Within Mladen's indicator, "Dynamic zone pa adaptive Rsx nrp_alerts_lines_divergence nmc.mq4" that I attached below there is the iHilbertPhase() function that calculates the Length variable then the Kg and Hg variables are derived as below.
However, I would like to know what is the instantaneous amplitude, momentum as shown in the image below, plus the phase and the length in bars of the dominant cycle that is calculated by your "Dynamic zone pa adaptive Rsx nrp_alerts_lines_divergence nmc.mq4" indicator. It may be that all those values are already calculated by the iHilbertPhase() function in this indicator but with variable names I don't understand so I don't know what the variables such as Length, Kg and Hg are referring to. So if those values are already calculated then please let me know which variables are actually referring to these 4 values: the instantaneous amplitude, the momentum, the phase and the length in bars of the dominant cycle. Otherwise, can you please add these 4 values to the iHilbertPhase function so the current 4 values can be displayed as a comment, or better than that, as 4 additional buffers so we can know these 4 values at any bar in the past?
Code: Select all
double Length = iHilbertPhase(wrkBuffer[r],PaFilter,PaCycles,i); double Kg = (3.0)/(2.0+Length); double Hg = 1.0-Kg;
My idea is to use these 4 values to understand how much of the current amplitude we have already traveled so far within the current dominant cycle, or more important, how much amplitude is left before we reach the full amplitude so we can know if there are enough pips left to make a good profit, or at least for our trailing stop to break even plus a small profit. Also, with the amplitude and momentum values we can know whether the market is in cycling or trending mode and if trending by how much.
Thank you very much Mladen for writing the attached indicator and we hope you or one of your associates can add those 4 values or post the code to add those values to the iHilbertPhase() function. We are looking forward to hearing from you all. Thanks.

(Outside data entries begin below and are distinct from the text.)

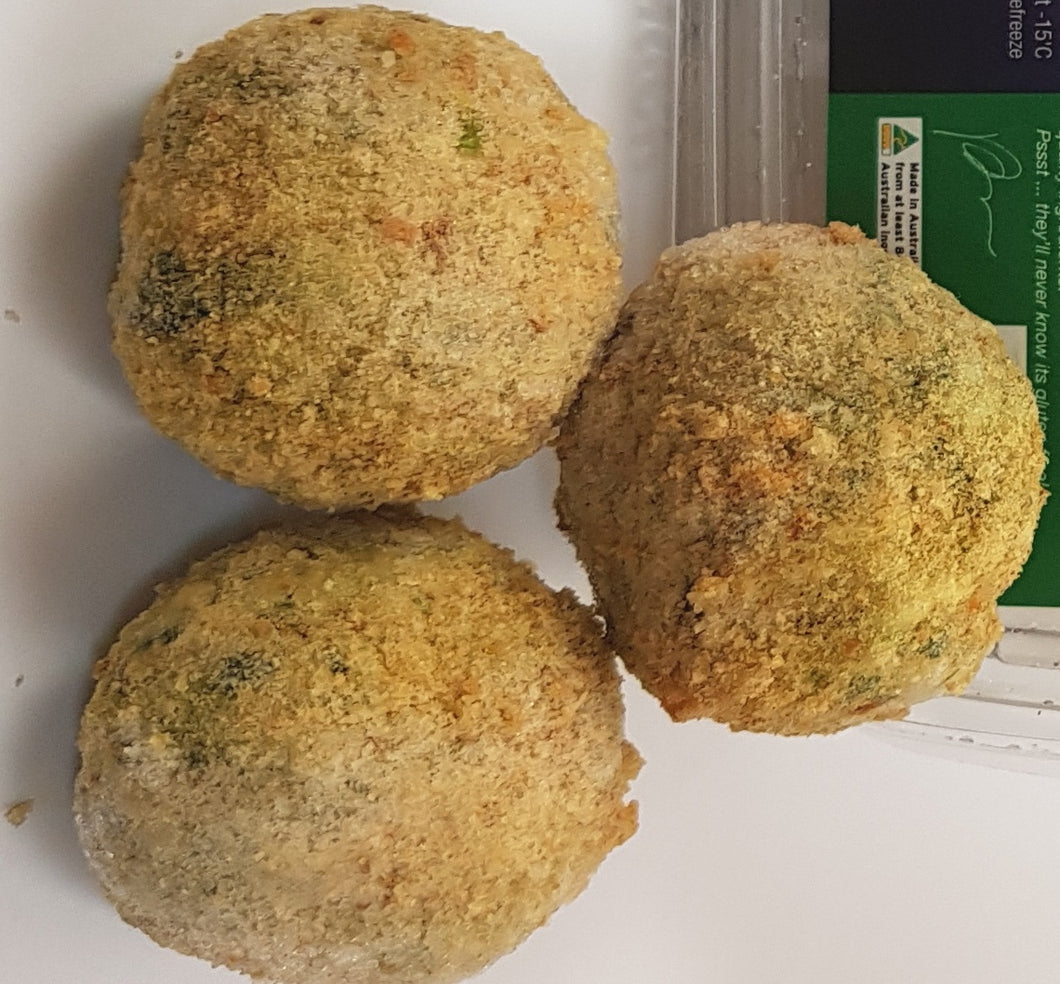 Arancini with Spinach & Feta x 50 mini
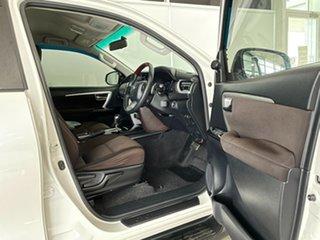 2017 Toyota Fortuner GUN156R GXL White 6 Speed Automatic Wagon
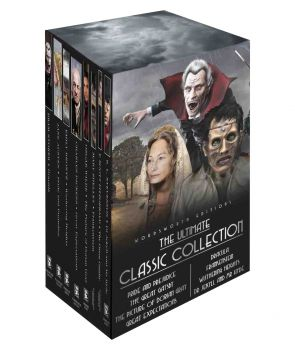 """THE ULTIMATE CLASSIC COLLECTION. """"W-th classics"""""""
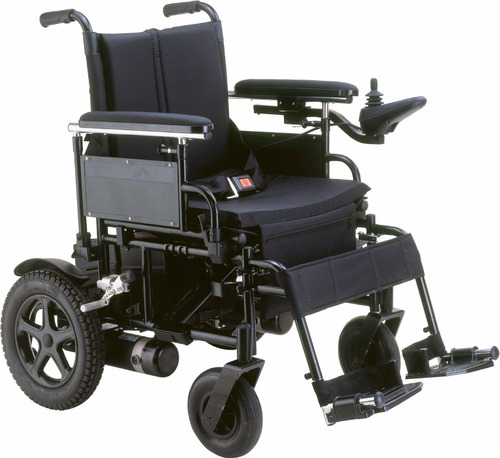 batería silla de ruedas electrica moura 12mva-26 gel agm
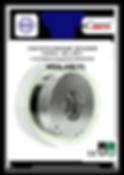 Электромагнитные тормоза  HSA , HS(Y) EMA-ELFA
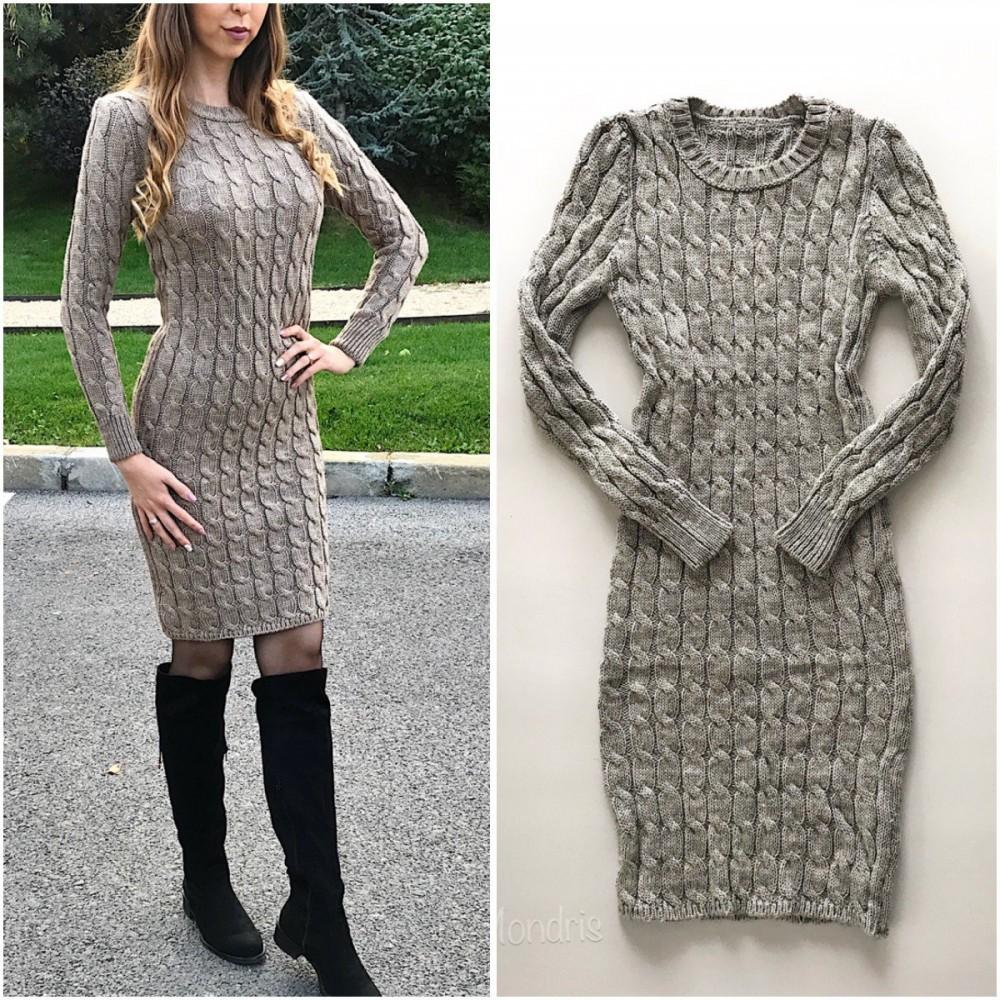Rochie casual de zi groasa din tricot gri inchis cu maneca lunga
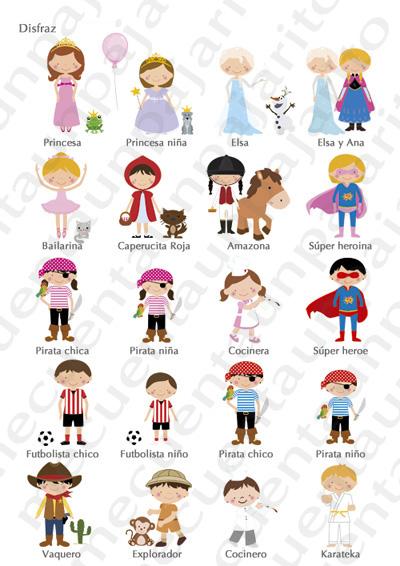 Cómo personalizar tu dibujo, ejemplos disfraces niñas, niños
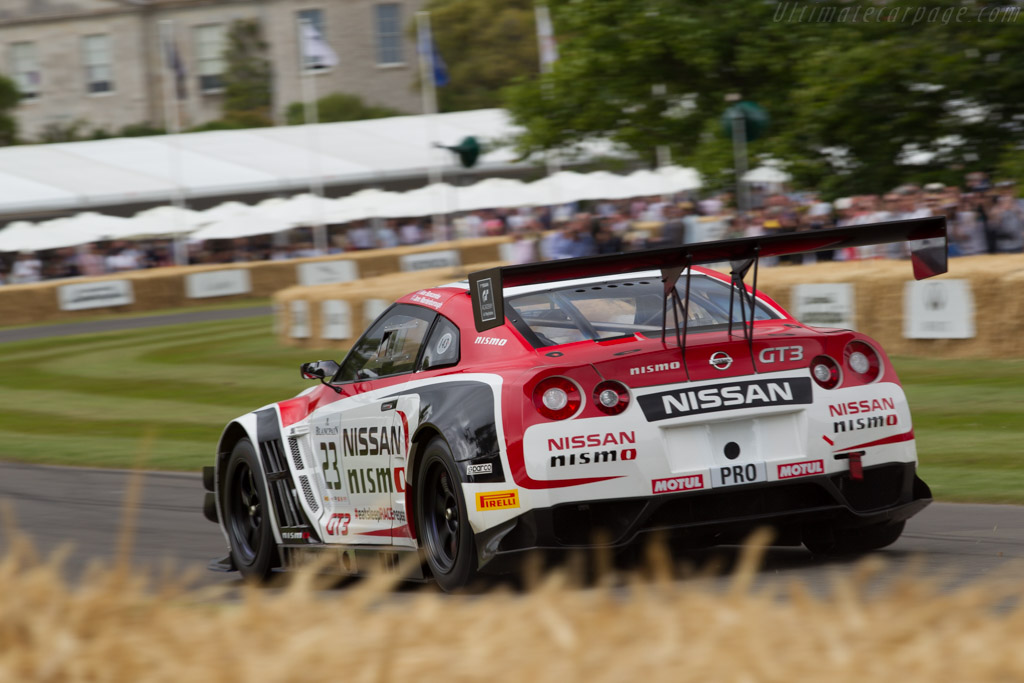 Nissan GT-R Nismo GT3 - Chassis: R35GTR-6A01 - Driver: Alex Buncombe  - 2015 Goodwood Festival of Speed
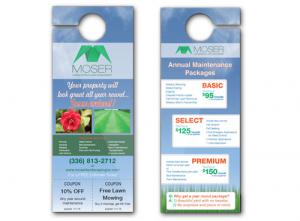 4.25″x11″ High Gloss UV Door Hangers
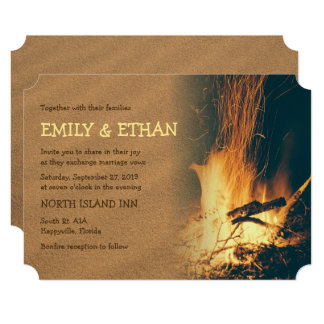 Bonfire Beach Wedding Card
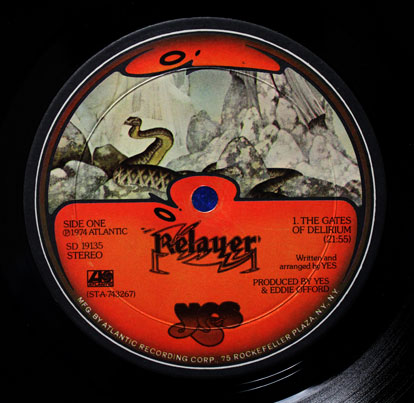 kotalog_relayer_uslabel.jpg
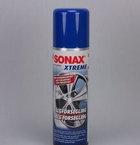 Sonax Fælgforsegling (701)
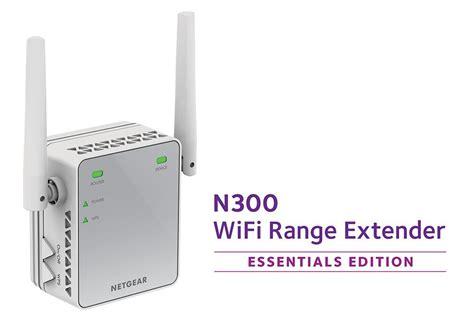 netgear range extender n300 netgear n300 wifi range extender essentials edition ex2700 ca computers tablets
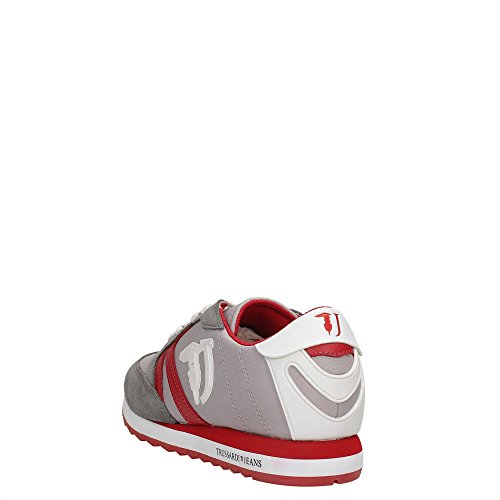 Trussardi Jeans 79S605 Sneakers Mujer Grey/Red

mrtools wrote: ↑Mon Dec 24, 2018 11:42 amCan't explain it better than Mladen, this is his explanation:::global wrote: ↑Mon Dec 24, 2018 8:21 amHi Mladen, Mr. Tools, Jimmy and All,
Can someone please explain or point to where I can find an explanation of the indicator options, PaFilter and PaCycles for example in the indicator, "Dynamic Zones pa adaptive SMI correct 2.01" posted previously in this thread here:
viewtopic.php?p=1295127752&sid=ba20b04e ... 1295127752
and in the attached indicator by Mladen dynamic_zone_pa_adaptive_rsx_nrp_alerts_lines_divergence_nmc.mq4
Those two options, PaFilter and PaCycles also appear in many adaptive indicators but unless we understand exactly what they do then it would be just speculation to try to use them effectively. Also do these adaptive indicators automatically find the dominant cycle as explained in Elher's Model in the article "Advanced Adaptive Indicators Theory and Implementation": and in the attached pdf file Elher's Rocket Science Made Easy?
Or, do we have to adjust the two options, PaFilter and PaCycles by trial and error to get the indicator in sync with the dominant cycle? If so, then how can we go about adjusting those two options to sync with the dominant cycle and do we confirm when it's in sync?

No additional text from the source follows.